# [Brief]
Each line from the one containing "kingdom: Animalia" to the end of the entries is to be repeated exactly, and no other line.

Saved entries
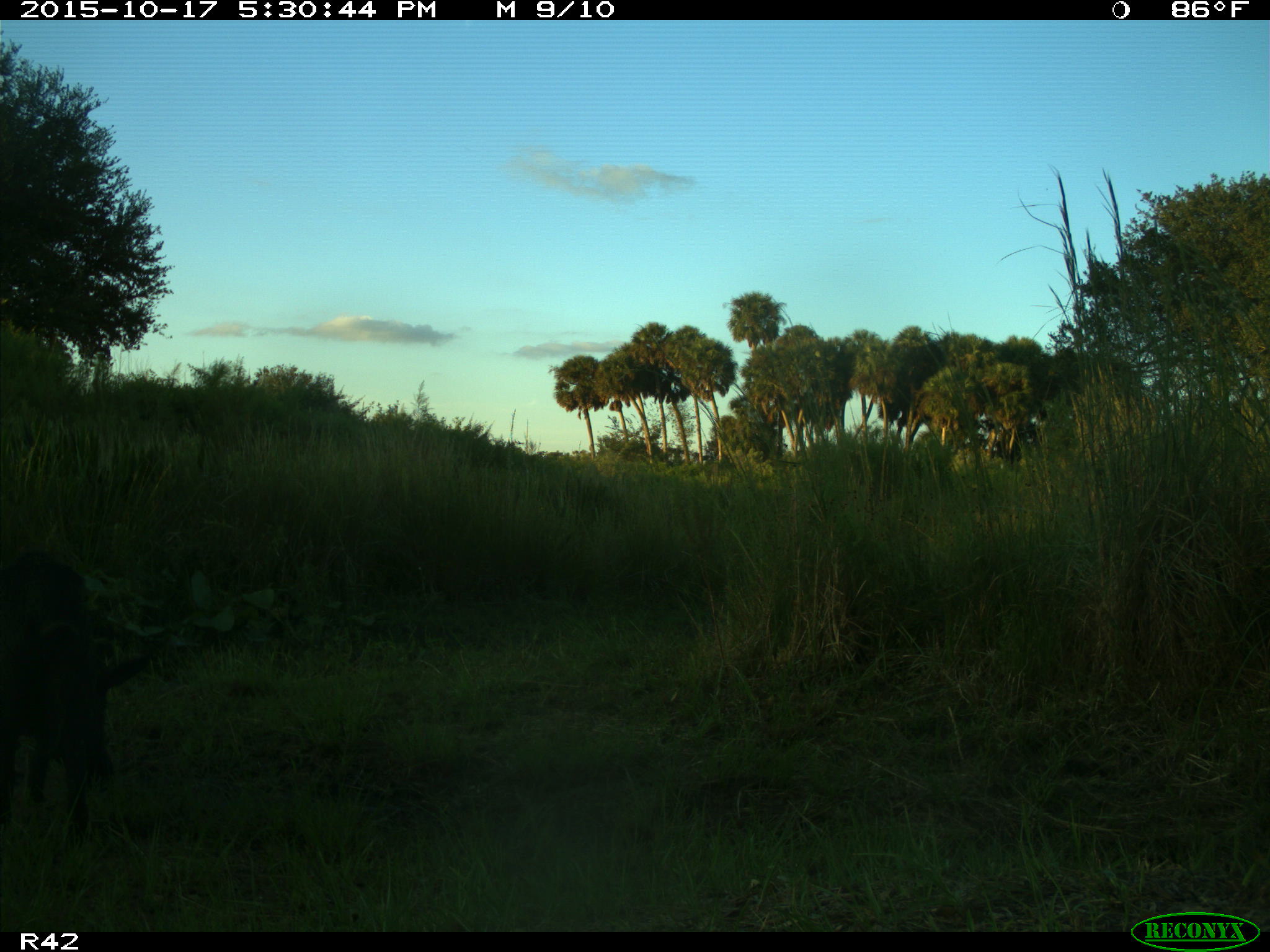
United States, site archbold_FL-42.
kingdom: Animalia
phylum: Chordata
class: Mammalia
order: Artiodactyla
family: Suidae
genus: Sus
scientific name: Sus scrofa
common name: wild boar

# [Response to the exercise]
kingdom: Animalia
phylum: Chordata
class: Mammalia
order: Artiodactyla
family: Suidae
genus: Sus
scientific name: Sus scrofa
common name: wild boar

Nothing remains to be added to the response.